# Conexion en VHS para obtener canales de television por cable



## Raulchiche

Hola a todos, soy de Ecuador, precisamente de la ciudad de Loja...
Me gustaría saber que debo adaptarle a un VHS que tengo para obtener los canales que generalmente proporcionan las compañías de televisión por cable... he escuchado que hay que adaptar una clase de chip o algo asi... si fueran tan amables de ayudarme con esto estaria muy agradecido.... en caso de poder ayudarme desearia que me adjuntaran los pasos para realizar esto y esquemas...
de nuevo gracias por la atención...


----------



## elbrujo

Un sintonizador nuevo con salida de audio y video. Lo venden hecho, no pierdas tiempo no es algo que lo puedas hacer en tu casa con dos chapitas...


----------



## elaficionado

Hola.

Si tienes acceso al sistema de cable y tienes un televisor antíguo que no capta lo canales del cable, puedes usar tu VHS como sintonizador de los canales del cable, también puedes comprar un aparato sintonizador de canales del cable.

Chao.
elaficionado.


----------



## Raulchiche

gracias por contestar...
lo que pasa es que me gusta esto de la electrónica, y de verdad me gustaría saber como realizar esta conexión...

* Registros proporcionados *
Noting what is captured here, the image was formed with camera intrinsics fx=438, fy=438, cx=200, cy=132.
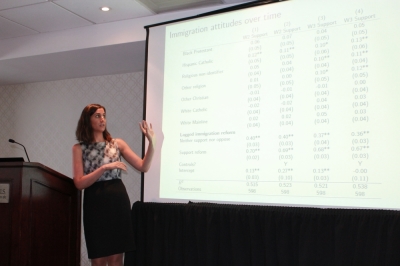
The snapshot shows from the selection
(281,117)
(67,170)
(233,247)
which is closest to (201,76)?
(281,117)

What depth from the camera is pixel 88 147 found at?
2934 mm

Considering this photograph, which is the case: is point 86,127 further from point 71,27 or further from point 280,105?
point 71,27

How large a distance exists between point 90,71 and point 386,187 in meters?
3.24

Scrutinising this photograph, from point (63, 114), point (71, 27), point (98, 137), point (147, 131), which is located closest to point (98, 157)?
point (98, 137)

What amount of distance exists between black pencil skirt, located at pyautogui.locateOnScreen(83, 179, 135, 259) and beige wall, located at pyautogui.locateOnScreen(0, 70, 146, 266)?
5.04ft

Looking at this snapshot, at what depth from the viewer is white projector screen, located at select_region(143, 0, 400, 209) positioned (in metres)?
2.51

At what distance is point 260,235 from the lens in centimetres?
279

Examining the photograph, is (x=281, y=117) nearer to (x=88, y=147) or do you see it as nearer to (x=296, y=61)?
(x=296, y=61)

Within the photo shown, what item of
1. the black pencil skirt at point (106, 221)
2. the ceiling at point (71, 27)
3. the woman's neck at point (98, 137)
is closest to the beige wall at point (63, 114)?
the ceiling at point (71, 27)

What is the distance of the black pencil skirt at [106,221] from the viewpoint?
2793mm

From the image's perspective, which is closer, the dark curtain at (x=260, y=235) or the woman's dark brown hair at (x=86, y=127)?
the dark curtain at (x=260, y=235)

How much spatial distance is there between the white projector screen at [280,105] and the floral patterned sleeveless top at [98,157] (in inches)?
15.2

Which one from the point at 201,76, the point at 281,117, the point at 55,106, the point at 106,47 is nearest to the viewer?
the point at 281,117

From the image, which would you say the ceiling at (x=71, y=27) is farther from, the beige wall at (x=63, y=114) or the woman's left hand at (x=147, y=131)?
the woman's left hand at (x=147, y=131)
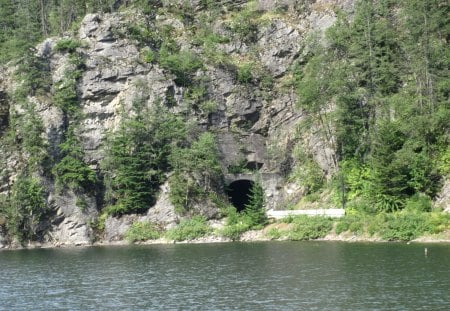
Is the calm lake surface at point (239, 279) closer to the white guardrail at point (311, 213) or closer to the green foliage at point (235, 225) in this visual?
the white guardrail at point (311, 213)

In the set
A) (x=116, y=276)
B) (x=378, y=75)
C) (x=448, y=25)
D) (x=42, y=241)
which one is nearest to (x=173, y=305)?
(x=116, y=276)

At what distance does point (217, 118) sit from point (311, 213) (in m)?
21.4

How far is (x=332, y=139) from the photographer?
78.8m

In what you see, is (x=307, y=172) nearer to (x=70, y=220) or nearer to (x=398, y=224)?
(x=398, y=224)

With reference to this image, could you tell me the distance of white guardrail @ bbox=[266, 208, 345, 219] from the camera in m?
69.5

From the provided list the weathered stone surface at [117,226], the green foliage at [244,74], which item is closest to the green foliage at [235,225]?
the weathered stone surface at [117,226]

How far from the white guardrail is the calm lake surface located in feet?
24.9

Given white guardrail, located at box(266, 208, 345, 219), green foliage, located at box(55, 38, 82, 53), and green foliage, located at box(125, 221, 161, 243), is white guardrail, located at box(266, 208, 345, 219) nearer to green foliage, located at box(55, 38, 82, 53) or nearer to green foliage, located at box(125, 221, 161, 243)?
green foliage, located at box(125, 221, 161, 243)

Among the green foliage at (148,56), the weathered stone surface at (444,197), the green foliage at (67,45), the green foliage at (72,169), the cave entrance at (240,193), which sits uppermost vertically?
the green foliage at (67,45)

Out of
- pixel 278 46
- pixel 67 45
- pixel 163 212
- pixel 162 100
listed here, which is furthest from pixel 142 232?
pixel 278 46

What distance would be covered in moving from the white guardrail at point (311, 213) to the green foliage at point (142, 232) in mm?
13195

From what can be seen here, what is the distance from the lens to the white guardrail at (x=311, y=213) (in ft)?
228

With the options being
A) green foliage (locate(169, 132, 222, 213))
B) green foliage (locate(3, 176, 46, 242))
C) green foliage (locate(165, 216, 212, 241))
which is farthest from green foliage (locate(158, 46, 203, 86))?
green foliage (locate(3, 176, 46, 242))

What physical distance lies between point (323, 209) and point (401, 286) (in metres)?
33.2
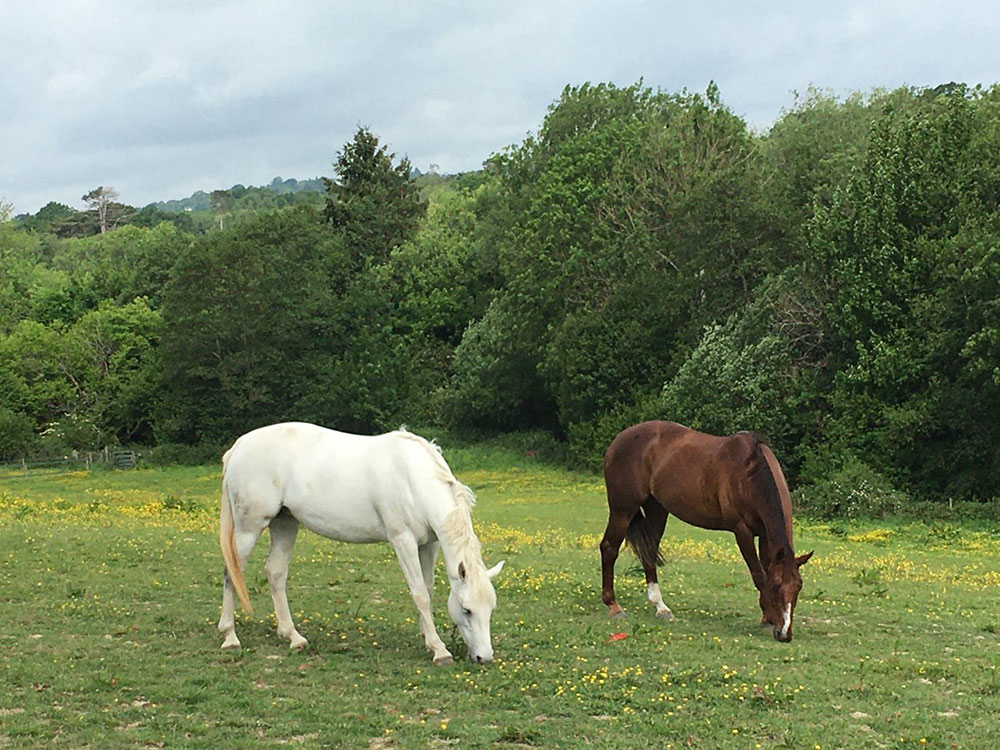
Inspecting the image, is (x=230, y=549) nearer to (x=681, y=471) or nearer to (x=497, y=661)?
(x=497, y=661)

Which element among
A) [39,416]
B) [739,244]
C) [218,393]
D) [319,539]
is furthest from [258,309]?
[319,539]

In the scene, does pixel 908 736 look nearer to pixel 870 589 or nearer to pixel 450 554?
pixel 450 554

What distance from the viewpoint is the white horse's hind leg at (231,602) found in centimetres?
1084

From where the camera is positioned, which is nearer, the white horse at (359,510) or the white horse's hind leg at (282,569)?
the white horse at (359,510)

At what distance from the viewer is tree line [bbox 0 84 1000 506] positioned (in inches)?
1363

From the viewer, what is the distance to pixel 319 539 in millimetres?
21234

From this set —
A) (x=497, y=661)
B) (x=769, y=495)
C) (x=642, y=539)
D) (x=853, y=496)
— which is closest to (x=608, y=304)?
(x=853, y=496)

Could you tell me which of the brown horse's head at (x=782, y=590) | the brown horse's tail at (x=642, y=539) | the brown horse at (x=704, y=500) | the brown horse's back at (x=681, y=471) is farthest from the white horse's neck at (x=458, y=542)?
the brown horse's tail at (x=642, y=539)

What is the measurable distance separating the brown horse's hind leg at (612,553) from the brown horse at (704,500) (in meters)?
0.01

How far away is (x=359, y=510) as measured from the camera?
11047 millimetres

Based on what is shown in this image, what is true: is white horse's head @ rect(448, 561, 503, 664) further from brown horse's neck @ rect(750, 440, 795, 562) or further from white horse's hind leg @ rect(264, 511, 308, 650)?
brown horse's neck @ rect(750, 440, 795, 562)

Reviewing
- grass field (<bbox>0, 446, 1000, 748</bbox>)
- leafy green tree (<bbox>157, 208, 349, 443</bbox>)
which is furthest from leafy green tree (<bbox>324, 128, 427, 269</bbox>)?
grass field (<bbox>0, 446, 1000, 748</bbox>)

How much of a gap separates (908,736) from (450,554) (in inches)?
172

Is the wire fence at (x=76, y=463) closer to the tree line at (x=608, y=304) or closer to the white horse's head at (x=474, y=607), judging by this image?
the tree line at (x=608, y=304)
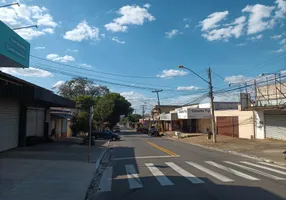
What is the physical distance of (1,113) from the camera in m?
21.3

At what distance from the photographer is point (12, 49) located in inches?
464

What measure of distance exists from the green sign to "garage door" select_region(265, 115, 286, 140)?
2686 centimetres

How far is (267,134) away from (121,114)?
189ft

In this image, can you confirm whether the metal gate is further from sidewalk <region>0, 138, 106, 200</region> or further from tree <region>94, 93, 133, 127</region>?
tree <region>94, 93, 133, 127</region>

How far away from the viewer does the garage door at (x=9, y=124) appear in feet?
70.7

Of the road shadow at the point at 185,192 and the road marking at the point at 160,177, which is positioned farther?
the road marking at the point at 160,177

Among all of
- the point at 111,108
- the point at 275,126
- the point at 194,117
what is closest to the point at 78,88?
the point at 111,108

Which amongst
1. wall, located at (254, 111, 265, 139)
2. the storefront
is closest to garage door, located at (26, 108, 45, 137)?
wall, located at (254, 111, 265, 139)

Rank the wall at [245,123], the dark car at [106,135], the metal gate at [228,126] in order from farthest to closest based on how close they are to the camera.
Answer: the dark car at [106,135]
the metal gate at [228,126]
the wall at [245,123]

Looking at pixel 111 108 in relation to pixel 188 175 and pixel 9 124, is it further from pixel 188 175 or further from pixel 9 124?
pixel 188 175

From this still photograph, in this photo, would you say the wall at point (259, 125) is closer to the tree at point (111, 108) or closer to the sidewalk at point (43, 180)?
the sidewalk at point (43, 180)

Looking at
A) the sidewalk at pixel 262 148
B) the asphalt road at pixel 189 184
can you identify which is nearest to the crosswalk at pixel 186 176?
the asphalt road at pixel 189 184

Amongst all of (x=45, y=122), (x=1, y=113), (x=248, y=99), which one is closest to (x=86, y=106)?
(x=45, y=122)

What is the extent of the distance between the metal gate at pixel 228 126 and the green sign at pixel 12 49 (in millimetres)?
33146
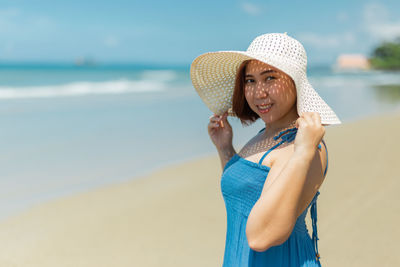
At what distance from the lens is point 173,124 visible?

* Tu objetivo *
En la selección sobre el VHS y los canales de cable, ¿qué propone elbrujo? Los registros son un material independiente de la selección.

* Resultado del ejercicio *
Un sintonizador nuevo con salida de audio y video, que se vende ya hecho.